When two points share an x- or y-coordinate, they form a straight line. To find the distance between points that share an x- or y-coordinate, count the number of units between them. The distance between points that do not share an x- or y-coordinate can be found using the Distance Formula, which comes from the Pythagorean Theorem. The distance d between points (x1, y1) and (x2, y2) is d = √((x2 – x1)² + (y2 – y1)²).

Absolute Value

The distance between points that share an x- or y-coordinate can be found by counting the number of units between them. To compute this distance, find the absolute value of the difference in their uncommon difference. The distance between points (-4, 3) and (6, 3) is |-4 – 6|, or 10.

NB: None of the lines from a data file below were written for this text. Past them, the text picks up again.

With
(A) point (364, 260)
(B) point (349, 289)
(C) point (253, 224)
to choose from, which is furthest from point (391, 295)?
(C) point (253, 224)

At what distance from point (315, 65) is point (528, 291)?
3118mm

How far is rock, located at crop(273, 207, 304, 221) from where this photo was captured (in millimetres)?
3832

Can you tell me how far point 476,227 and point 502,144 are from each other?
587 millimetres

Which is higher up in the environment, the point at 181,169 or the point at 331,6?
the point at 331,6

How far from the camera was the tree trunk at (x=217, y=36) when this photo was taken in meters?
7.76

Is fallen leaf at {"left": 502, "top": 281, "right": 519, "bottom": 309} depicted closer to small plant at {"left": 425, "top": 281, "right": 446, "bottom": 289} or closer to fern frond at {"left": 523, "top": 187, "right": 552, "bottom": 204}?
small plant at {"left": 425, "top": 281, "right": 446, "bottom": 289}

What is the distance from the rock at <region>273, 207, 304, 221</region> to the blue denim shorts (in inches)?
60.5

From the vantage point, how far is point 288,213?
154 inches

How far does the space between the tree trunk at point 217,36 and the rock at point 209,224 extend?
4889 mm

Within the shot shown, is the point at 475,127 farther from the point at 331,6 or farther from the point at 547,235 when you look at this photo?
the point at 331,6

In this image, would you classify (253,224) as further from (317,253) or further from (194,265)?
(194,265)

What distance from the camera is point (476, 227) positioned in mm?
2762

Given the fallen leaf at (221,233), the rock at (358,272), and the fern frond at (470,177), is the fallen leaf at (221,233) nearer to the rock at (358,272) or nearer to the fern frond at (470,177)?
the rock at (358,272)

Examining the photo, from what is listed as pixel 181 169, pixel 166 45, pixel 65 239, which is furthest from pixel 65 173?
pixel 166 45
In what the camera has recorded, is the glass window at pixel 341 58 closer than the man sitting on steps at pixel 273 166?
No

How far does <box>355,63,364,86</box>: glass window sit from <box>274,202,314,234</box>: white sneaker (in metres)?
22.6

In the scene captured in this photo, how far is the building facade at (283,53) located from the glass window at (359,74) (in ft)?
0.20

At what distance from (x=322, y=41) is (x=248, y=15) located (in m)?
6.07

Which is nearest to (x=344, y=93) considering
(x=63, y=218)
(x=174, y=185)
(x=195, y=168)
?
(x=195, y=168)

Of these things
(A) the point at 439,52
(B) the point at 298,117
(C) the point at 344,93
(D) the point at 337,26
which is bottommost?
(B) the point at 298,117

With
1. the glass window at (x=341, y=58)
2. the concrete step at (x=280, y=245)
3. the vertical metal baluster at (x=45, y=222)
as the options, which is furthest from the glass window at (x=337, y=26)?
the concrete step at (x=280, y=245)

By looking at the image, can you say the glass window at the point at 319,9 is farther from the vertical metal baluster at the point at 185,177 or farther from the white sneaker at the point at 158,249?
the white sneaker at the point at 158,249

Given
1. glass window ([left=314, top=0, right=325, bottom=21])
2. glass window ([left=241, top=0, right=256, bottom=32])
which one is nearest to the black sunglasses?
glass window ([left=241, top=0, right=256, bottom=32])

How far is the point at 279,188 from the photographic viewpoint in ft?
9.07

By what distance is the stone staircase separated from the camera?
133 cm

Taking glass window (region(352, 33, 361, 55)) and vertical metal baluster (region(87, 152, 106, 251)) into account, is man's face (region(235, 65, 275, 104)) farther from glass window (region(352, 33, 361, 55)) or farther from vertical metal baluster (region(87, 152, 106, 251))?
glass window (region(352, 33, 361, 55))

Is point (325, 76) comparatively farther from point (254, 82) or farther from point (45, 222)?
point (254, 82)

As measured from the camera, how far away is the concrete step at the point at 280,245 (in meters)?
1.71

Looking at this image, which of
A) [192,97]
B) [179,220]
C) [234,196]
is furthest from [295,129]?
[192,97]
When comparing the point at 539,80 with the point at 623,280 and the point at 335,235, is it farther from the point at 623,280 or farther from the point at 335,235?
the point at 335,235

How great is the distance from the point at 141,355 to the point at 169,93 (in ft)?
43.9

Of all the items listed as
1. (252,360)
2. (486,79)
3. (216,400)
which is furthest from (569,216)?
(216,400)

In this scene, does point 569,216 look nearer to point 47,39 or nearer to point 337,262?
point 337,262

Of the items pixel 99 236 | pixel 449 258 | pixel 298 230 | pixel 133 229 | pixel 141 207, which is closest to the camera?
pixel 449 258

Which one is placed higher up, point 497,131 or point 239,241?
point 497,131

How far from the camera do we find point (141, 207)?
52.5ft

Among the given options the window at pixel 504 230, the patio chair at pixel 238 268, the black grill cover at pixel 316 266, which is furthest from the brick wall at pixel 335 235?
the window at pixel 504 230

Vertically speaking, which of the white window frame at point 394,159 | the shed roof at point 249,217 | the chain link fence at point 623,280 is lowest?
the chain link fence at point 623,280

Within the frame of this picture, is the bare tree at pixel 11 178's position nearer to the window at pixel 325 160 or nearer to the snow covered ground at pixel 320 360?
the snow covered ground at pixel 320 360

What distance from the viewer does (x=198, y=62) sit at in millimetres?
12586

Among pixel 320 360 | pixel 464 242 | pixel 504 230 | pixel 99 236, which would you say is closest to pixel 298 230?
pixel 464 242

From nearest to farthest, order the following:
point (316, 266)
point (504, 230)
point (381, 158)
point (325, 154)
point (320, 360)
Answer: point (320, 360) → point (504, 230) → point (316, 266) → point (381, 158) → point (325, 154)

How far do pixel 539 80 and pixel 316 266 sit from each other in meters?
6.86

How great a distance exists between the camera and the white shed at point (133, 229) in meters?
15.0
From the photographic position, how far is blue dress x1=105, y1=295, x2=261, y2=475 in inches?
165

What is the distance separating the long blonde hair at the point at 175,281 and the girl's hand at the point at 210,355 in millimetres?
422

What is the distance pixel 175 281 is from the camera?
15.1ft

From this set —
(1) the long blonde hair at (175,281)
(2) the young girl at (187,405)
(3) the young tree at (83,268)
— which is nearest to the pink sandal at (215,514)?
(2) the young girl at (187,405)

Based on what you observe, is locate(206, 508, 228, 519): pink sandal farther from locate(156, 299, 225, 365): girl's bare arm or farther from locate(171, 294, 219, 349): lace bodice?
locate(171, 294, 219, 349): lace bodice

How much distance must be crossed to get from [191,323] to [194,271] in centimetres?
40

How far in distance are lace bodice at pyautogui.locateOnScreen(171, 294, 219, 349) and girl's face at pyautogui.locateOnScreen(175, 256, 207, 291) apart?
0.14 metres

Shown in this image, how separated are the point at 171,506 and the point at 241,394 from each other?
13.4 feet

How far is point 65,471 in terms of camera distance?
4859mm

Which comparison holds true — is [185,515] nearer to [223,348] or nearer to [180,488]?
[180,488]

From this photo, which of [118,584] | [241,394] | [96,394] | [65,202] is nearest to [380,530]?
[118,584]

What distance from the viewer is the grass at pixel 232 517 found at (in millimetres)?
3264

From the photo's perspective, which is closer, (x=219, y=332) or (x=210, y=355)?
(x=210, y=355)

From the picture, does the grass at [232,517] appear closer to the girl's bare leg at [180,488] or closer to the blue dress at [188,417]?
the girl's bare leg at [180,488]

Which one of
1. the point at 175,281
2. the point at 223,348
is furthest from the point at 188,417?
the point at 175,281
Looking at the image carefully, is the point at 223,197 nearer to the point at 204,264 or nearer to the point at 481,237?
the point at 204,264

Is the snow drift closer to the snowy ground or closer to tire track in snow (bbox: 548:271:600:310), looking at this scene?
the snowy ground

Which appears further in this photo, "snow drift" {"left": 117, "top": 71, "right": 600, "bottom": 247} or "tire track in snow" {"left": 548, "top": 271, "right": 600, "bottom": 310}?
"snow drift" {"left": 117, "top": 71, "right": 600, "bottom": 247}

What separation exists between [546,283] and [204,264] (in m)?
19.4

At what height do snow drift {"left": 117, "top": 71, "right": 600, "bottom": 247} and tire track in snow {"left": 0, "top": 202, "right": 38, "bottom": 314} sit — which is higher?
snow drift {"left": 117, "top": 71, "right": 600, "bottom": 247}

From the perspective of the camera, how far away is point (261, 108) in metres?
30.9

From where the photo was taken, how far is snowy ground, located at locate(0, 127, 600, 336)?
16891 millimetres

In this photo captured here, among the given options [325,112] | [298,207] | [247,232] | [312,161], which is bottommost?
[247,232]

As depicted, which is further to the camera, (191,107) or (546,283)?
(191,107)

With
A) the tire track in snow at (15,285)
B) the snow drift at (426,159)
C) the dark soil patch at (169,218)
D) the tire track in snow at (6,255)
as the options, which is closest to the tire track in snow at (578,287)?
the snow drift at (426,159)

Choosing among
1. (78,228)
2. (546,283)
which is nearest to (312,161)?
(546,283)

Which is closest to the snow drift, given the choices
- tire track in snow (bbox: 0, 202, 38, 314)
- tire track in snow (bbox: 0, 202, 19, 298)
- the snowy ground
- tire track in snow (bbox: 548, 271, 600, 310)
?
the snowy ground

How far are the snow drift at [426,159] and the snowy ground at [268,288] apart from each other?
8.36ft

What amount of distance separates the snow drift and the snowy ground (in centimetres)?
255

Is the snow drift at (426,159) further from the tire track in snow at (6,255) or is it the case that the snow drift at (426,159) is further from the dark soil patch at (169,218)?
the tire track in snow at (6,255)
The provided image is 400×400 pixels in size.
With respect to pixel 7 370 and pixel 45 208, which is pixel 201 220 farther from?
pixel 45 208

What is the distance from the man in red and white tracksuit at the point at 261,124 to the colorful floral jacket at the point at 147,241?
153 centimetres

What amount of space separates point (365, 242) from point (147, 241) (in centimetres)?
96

Ratios and Proportional Relationships

Two quantities have a proportional relationship if their ratio is constant. Quantities are proportional if the graph of their values is a straight line that goes through the origin. The constant ratio is called the “constant of proportionality”, the “slope” of the graphed line, or the “unit rate”. The unit rate is the value r of the point (1, r) along the graphed line. Plot points to see if they have a proportional relationship.

Area

Area is the amount of space that a flat surface occupies. Area is measured by how many unit squares fit inside a figure. Each small square on the coordinate plane is a unit square because it is one unit long and one unit high. The area of figures on the coordinate plane can be found or estimated by counting the number of unit squares inside the figure.

Graphing Linear Equations

A linear equation is an equation whose graph is a straight line. Linear equations can be written in the form y = mx + b. The variable b is called the y-intercept and is the point where the line crosses the y-axis. The variable m is called the slope and is the ratio of the change in the y-values to change in the x-values between any two points on the line.